### TASK INPUT
───
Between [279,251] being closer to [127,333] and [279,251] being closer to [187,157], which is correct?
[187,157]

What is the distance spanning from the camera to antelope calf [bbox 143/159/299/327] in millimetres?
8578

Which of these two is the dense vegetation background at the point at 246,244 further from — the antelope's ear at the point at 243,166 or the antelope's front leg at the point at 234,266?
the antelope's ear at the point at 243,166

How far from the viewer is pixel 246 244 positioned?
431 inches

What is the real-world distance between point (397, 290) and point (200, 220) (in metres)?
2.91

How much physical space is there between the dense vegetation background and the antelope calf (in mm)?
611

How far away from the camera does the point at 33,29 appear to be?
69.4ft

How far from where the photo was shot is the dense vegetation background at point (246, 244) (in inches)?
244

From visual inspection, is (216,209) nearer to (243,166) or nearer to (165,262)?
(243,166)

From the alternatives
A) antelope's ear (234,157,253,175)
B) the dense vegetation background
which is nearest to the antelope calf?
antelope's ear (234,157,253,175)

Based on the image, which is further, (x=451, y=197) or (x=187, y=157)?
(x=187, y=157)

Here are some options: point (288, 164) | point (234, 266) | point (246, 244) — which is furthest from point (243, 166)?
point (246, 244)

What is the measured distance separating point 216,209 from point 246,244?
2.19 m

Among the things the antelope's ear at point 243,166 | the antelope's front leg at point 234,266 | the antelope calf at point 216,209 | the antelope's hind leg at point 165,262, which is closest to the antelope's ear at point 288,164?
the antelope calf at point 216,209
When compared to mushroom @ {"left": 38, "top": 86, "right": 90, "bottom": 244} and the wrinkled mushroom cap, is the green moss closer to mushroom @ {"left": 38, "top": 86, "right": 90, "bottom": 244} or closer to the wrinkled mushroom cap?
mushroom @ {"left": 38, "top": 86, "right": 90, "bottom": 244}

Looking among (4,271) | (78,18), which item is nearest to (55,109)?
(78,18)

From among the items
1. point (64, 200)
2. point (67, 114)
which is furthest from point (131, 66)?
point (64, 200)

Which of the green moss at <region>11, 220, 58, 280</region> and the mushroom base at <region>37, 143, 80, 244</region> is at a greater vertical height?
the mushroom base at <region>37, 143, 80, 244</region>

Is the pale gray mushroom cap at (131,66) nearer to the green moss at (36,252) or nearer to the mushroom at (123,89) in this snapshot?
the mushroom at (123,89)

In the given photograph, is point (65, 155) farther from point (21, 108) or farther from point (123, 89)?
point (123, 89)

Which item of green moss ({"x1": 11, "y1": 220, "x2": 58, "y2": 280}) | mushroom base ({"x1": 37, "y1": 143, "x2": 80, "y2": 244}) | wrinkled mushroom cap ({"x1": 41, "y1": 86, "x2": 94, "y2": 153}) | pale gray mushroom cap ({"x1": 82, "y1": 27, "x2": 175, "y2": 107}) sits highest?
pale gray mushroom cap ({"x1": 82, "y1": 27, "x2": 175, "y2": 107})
───
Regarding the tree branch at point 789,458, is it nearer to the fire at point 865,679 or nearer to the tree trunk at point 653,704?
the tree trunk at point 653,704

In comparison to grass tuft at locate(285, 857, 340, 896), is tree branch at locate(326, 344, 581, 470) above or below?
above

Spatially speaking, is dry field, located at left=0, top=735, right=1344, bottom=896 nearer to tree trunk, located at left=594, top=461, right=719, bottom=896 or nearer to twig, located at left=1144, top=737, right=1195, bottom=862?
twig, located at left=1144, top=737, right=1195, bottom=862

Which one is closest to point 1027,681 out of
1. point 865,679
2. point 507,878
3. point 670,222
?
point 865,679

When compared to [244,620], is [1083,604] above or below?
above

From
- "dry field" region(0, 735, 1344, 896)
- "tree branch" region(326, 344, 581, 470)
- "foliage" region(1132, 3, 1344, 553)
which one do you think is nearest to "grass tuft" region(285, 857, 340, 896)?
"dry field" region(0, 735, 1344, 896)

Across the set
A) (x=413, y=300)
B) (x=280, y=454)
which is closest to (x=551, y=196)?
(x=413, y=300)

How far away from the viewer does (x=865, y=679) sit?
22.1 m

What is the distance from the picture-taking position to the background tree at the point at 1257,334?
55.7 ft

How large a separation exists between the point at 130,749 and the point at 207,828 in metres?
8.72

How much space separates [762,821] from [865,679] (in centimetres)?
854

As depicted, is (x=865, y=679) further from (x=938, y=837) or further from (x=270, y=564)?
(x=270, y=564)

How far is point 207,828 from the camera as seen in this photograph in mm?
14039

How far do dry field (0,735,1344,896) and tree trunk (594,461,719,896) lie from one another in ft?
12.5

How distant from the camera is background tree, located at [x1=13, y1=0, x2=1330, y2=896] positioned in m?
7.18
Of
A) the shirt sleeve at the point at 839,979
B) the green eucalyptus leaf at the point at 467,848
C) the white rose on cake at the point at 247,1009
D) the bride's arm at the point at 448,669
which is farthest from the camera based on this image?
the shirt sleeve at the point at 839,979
───
### WORK TO BE COMPLETED
Locate each line in the records that contains the string "closest" and copy those lines out. Matching is case-sensitive.

### CORRECT RESULT
Among the things the antelope's ear at point 243,166 | the antelope's front leg at point 234,266 | the antelope calf at point 216,209 | the antelope's hind leg at point 165,262, which is closest to the antelope's ear at point 288,164?
Which one is closest to point 1027,681 out of
which is closest to (x=551, y=196)?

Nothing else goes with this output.